What is required: Repeat every line from the line containing "Of the point" to the end of the data, exactly. Leave the pictures out.

[Image and question records]
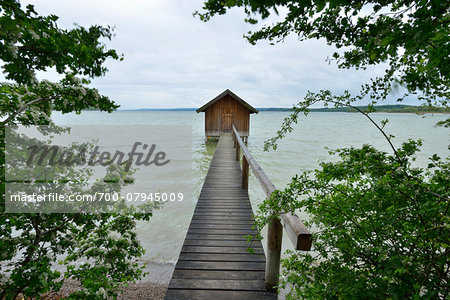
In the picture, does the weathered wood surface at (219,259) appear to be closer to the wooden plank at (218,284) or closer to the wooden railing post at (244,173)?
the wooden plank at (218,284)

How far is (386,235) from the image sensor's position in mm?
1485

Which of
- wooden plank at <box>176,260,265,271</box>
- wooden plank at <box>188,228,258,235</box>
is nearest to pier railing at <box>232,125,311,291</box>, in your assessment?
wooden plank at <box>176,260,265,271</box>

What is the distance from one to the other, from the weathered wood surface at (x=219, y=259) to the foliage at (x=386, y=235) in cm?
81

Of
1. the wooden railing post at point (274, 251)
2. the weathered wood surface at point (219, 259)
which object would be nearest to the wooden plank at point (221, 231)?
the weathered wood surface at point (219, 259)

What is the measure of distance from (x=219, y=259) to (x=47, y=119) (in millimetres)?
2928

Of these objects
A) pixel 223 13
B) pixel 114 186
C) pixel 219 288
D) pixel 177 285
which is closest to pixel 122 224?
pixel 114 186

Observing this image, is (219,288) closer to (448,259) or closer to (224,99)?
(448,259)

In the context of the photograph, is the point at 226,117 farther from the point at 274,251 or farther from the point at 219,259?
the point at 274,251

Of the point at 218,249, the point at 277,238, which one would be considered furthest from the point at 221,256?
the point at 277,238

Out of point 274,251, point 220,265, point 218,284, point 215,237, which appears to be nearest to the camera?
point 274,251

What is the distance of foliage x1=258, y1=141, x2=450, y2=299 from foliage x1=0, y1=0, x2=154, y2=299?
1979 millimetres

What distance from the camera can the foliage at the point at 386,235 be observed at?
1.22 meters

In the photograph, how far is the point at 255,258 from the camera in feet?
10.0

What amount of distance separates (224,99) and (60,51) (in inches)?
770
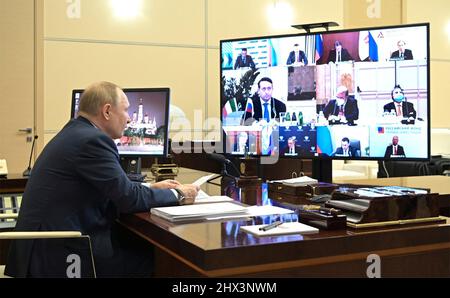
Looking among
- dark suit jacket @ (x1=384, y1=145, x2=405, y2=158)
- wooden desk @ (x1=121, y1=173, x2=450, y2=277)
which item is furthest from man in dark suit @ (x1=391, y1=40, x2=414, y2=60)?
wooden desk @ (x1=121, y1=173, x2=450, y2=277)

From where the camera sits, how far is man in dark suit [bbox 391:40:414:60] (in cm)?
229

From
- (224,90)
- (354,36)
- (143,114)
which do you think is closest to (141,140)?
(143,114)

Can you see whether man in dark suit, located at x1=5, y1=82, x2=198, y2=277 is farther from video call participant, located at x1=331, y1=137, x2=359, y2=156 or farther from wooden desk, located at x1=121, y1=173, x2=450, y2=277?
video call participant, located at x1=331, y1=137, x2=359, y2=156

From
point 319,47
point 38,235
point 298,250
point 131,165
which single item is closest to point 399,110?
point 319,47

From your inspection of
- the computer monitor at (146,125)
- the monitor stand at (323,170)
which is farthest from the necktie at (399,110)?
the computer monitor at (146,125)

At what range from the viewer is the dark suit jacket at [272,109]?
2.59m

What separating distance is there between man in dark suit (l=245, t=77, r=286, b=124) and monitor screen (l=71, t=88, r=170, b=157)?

Exercise result:
Of the point at 218,249, the point at 277,238, which one would be considered furthest from the point at 221,256?
the point at 277,238

Out of point 274,251, point 220,265, point 218,284, point 215,237, which appears to be nearest to the camera?
point 274,251

What is the distance of foliage x1=258, y1=141, x2=450, y2=299 from foliage x1=0, y1=0, x2=154, y2=299?
1979 millimetres

What distance from the camera can the foliage at the point at 386,235 be observed at?
1.22 meters

In the photograph, how far is the point at 255,258 from the camera in feet?
10.0

What amount of distance separates (224,99) and (60,51) (in inches)?
770
Looking among
- dark suit jacket @ (x1=384, y1=145, x2=405, y2=158)
- wooden desk @ (x1=121, y1=173, x2=450, y2=277)
which item is furthest from man in dark suit @ (x1=391, y1=40, x2=414, y2=60)?
wooden desk @ (x1=121, y1=173, x2=450, y2=277)

From where the camera sits, how far is man in dark suit [bbox 391:40:414:60] (in cm)?
229

From
- (224,90)
- (354,36)
- (143,114)
which do you think is closest to (141,140)?
(143,114)

Can you see whether man in dark suit, located at x1=5, y1=82, x2=198, y2=277 is farther from video call participant, located at x1=331, y1=137, x2=359, y2=156 or farther from wooden desk, located at x1=121, y1=173, x2=450, y2=277?
video call participant, located at x1=331, y1=137, x2=359, y2=156

From
point 319,47
point 38,235
point 298,250
point 131,165
which single item is closest to point 399,110?
point 319,47

From your inspection of
- the computer monitor at (146,125)
- the monitor stand at (323,170)
which is farthest from the necktie at (399,110)?
the computer monitor at (146,125)

At what range from the viewer is the dark suit jacket at [272,109]?
2.59m

What separating distance is there between man in dark suit (l=245, t=77, r=286, b=124) and monitor screen (l=71, t=88, r=170, b=157)?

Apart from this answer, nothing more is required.